Was zu tun ist — Setzen Sie den Text über Erik Zabels Doping-Geständnis im Anschluss an seinen letzten Satz fort.

Vorgegebener Textauszug —
-*-
Zabels spontaner Ausstieg aus der Katalonien-Rundfahrt verstärkten die Gerüchte, dass der bald 37-Jährige früher als geplant vom Rad steigen könnte. Seine Hoffnung auf einen finalen WM-Triumph im September vor heimischem Publikum könnte Wunschdenken bleiben. Der mit 192 Siegen erfolgreichste deutsche Radprofi wollte nicht ausschließen, dass der Verband, sein Arbeitgeber und die Öffentlichkeit mit aller Härte reagieren: "Mein Ziel ist es, an der WM in Stuttgart teilzunehmen. Die Frage ist, ob dieses Ziel nach meinem Outing noch aufrecht zu halten ist."
Schnelle Verzeihung?
Möglicherweise fällt die Reaktion auf den Sportbetrug jedoch watteweich aus. Erste Signale aus dem Präsidium des Bundes Deutscher Radfahrer (BDR) sind aus Zabels Sicht ermutigend. "Wir haben die Richtlinien, dass Doping belastete Fahrer weder für Olympische Spiele noch Weltmeisterschaften eingesetzt werden. Aber, wenn ich Zabel richtig verstanden habe, geht es um zugegebenes Doping im Jahr 1996", sagte Burkhard Bremer. Der BDR-Sportdirektor will die Entscheidung auch vom Milram-Votum abhängig machen.
Wie Bremer kündigte auch Rudolf Scharping, seit Jahren eine Art Zabel-Intimus, eine Einzelfall-Prüfung an. Der BDR-Präsident wollte eine Sperre nicht ausschließen, äußerte sich aber zwischen den Zeilen wohlwollend: "Ich sag' mal so: Im Himmel -so steht es in der Bibel -ist mehr Freude über einen reuigen Sünder als über tausend Gerechte. Die tausend Gerechten auf der Erde sollten jetzt nicht versuchen, die reuigen Sünder pauschal an die Wand zu nageln." Legt man nur den WADA-Code zu Grunde, muss Zabel keine Sperre fürchten. Demnach werden Doping-Vergehen aktiver Sportler nur acht Jahre rückwirkend bestraft.
Fünf Tage vor dem Start der Bayern-Rundfahrt in Garmisch-Partenkirchen ist unklar, ob Zabel beim zweitgrößten Etappenrennen Deutschlands an den Start gehen wird. Rundfahrtleiter Ewald Strohmeier hofft auf eine Teilnahme des Stars: "Ich habe kein Problem damit, wenn Erik Zabel fährt. Das ist so lange her. Wir müssen froh sein über jeden, der den Mund aufmacht." Andere Veranstalter äußerten sich ähnlich positiv. Auch beim Rennen "Nacht von Hannover" ist der einstige Zuschauerliebling Zabel erwünscht. "Nach heutigem Stand der Dinge werden wir an diesem Vertrag festhalten", sagte Organisationschef Reinhard Kramer.
Zabel hatte sich als erster noch aktiver Radprofi als Doping-Sünder geoutet. Bei einer Pressekonferenz in Bonn gab der 38-Jährige unter Tränen zu, vor und in der ersten Woche der Tour de France 1996 mit EPO gedopt zu haben.
-*-
Datensätze —
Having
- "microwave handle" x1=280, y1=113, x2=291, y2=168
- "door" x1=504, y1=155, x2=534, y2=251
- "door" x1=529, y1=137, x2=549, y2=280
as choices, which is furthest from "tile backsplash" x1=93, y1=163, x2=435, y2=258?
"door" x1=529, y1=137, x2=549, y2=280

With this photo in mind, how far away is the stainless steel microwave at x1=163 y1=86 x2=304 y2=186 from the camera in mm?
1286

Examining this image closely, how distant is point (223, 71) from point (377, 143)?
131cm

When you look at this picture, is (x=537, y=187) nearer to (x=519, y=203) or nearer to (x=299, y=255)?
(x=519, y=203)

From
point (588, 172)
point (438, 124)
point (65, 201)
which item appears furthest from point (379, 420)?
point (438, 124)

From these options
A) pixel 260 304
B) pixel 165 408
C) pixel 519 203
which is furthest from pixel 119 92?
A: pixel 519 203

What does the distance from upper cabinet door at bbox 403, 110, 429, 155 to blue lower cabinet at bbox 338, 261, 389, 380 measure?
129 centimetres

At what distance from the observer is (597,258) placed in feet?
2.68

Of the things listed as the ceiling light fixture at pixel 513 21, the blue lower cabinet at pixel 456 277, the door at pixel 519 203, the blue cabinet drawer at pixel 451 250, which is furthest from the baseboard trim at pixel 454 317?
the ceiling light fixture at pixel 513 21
-*-
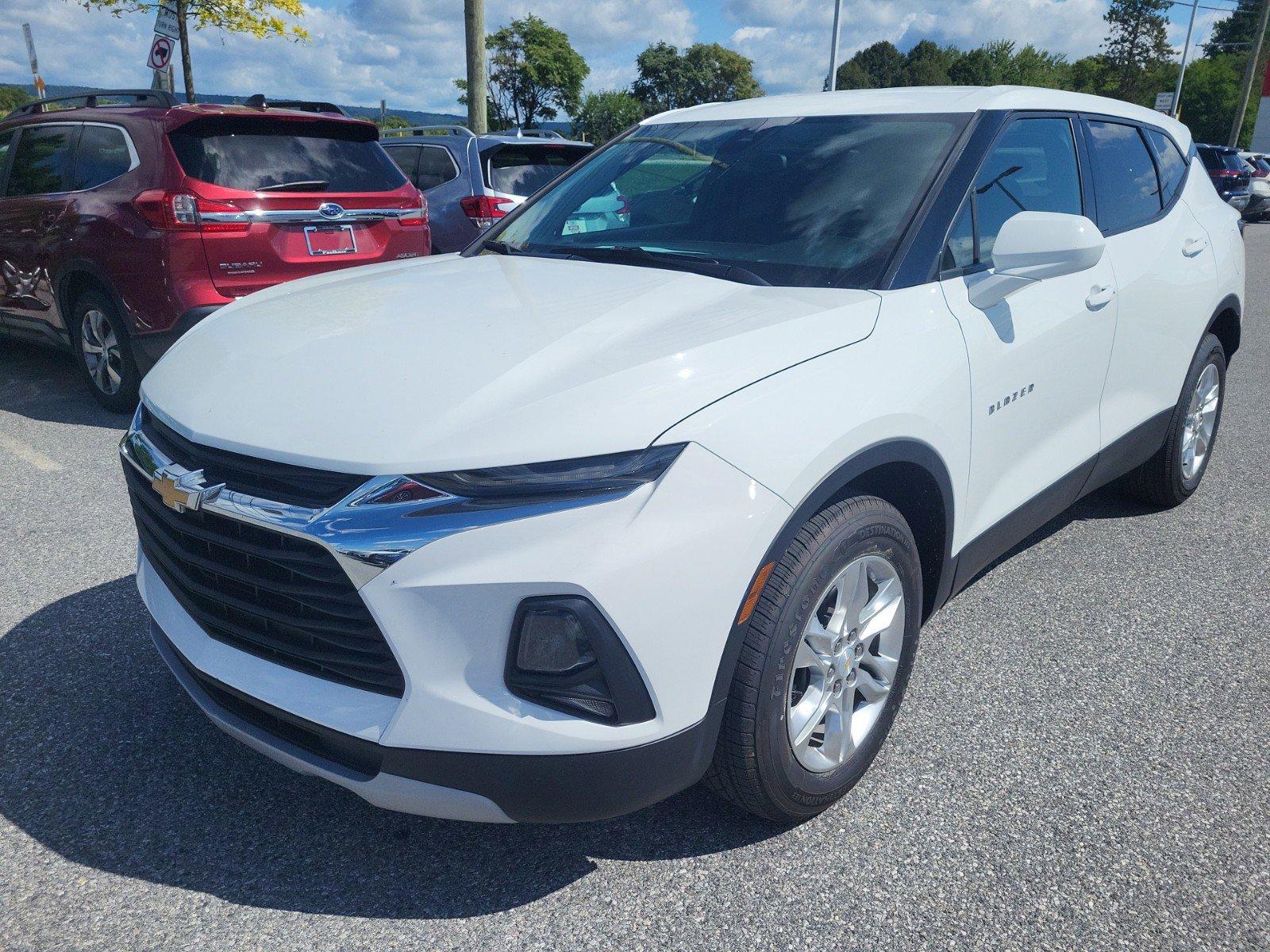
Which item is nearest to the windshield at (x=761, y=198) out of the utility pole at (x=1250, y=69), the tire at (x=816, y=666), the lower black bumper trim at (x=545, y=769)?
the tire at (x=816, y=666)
-*-
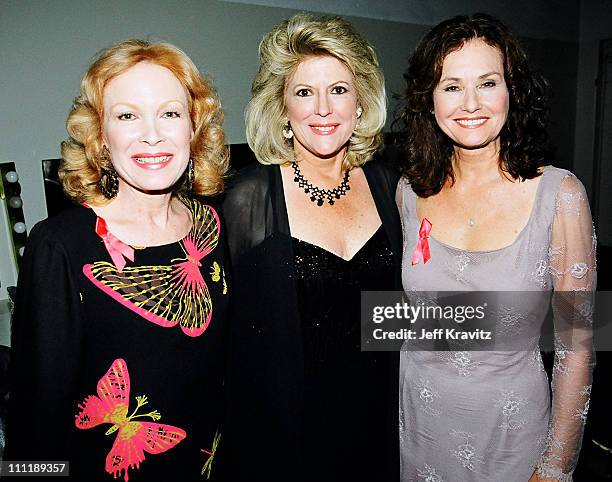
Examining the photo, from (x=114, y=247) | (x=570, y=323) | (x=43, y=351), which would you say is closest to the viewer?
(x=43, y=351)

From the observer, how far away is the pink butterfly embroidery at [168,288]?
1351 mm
-*-
Ergebnis der Übung —
Keine finanziellen Konsequenzen
Zabel und auch die anderen bisher geständigen Doping-Sünder müssen nicht mit der Rückzahlung eventueller Sporthilfe-Gelder aus Amateur-Zeiten rechnen. "Wir haben rechtlich keine Möglichkeit, das Geld zurückzufordern", erklärte Hans Wilhelm Gäb, der Vorstands-Vorsitzende der Deutschen Sporthilfe (DSH), bei einer Pressekonferenz in Berlin aus Anlass des 40. Gründungstages der Organisation.
Gäb verwies darauf, dass zwar seit einigen Monaten alle von der Sporthilfe geförderten Athleten einen Eid unterschreiben müssen und damit auch zur Rückzahlung von Fördergeldern im Falle eines Doping- Delikts verpflichtet sind.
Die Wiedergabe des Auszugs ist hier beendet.